Network security firm SonicWall has notified its customers and clients that unknown criminals were currently taking advantage of a zero-day vulnerability found in their VPN products and were attacking their internal systems.
The company builds hardware firewalls, VPN gateways and network security tools for businesses.
In a statement, the company said it spotted a zero-day in its Secure Mobile Access (SMA) VPN device, as well as in its NetExtender VPN client being used against their systems. It described the attack as “sophisticated”.
“Recently, SonicWall identified a coordinated attack on its internal systems by highly sophisticated threat actors exploiting probable zero-day vulnerabilities on certain SonicWall secure remote access products,” states SonicWall’s security notice published late Friday night.

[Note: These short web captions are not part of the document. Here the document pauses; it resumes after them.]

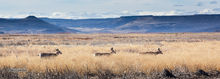 White tail deer, Malheur National Wildlife Refuge, Sandhill Crane, Blitzen Valley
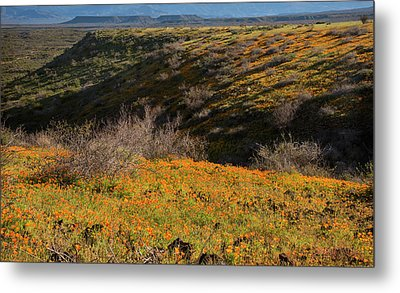 Metal Print featuring the photograph Desert Spring Flowers by Dave Dilli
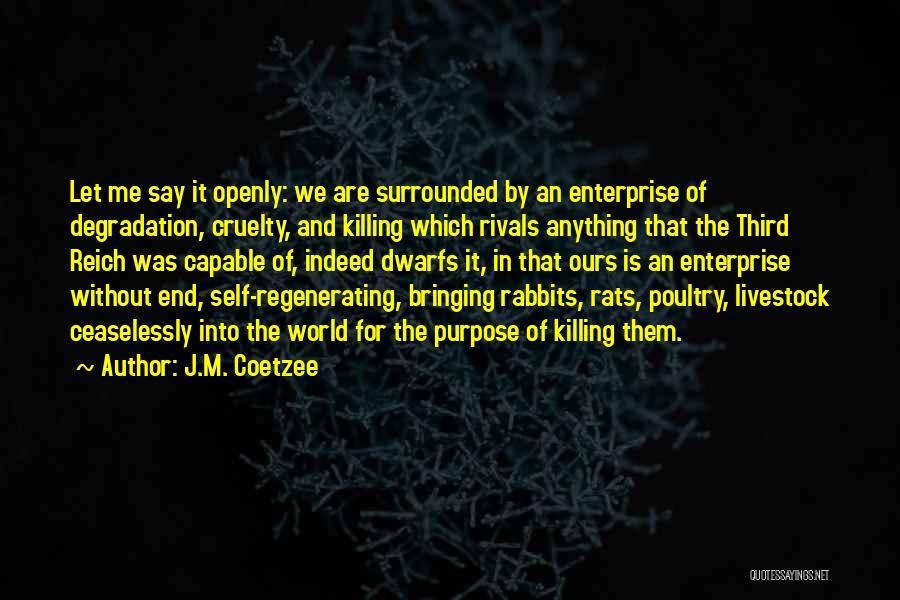 J.M. Coetzee Quotes 175764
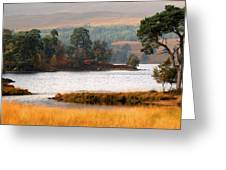 Scots Pine Loch Tulla Greeting Card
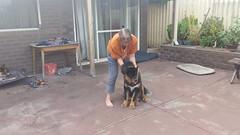 25158457_10214645978010061_543929121988340345_n (natedetienne) Tags: ash tibetan mastiff puppy tm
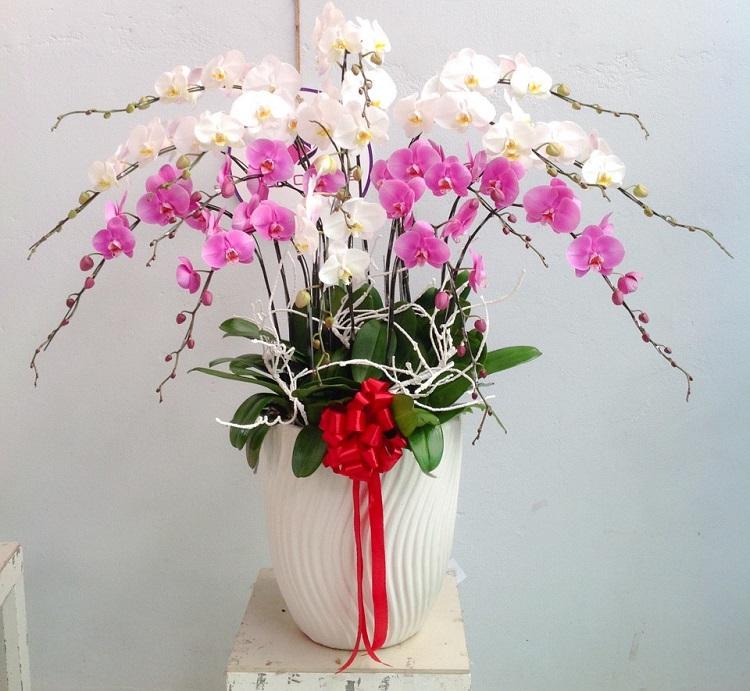 Hương Flower - Hoa Lan Giá Rẻ Tại TPHCM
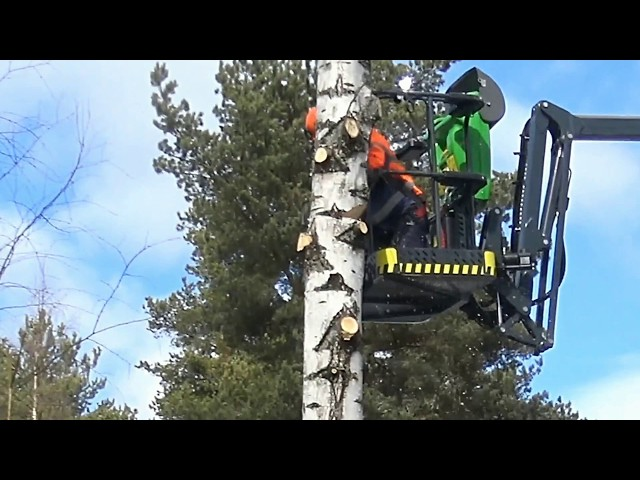 Leguan Lifts in action: Arborist felling a tree with L190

It said the investigation was currently ongoing, and has provided a list of the affected and unaffected devices here. It added that customers should add an extra layer of protection through two-factor authentication, or by blocking access to devices to all but whitelisted IP addresses.
There are still no information about the vulnerabilities, or who might be exploiting them. Bleeping Computer believes, based on the mitigation steps the company provided, that these are pre-auth vulnerabilities that can be remotely exploited on publicly accessible devices. SonicWall is the fifth pure-play cybersecurity vendor to publicly disclose an attack over the past seven weeks, CRN noticed, following FireEye, SolarWinds, CrowdStrike and Mimecast.
While there is no official confirmation, many publications are speculating that all of these attacks might have been carried out by the same team that breached SolarWinds – Russian, state-sponsored APT29.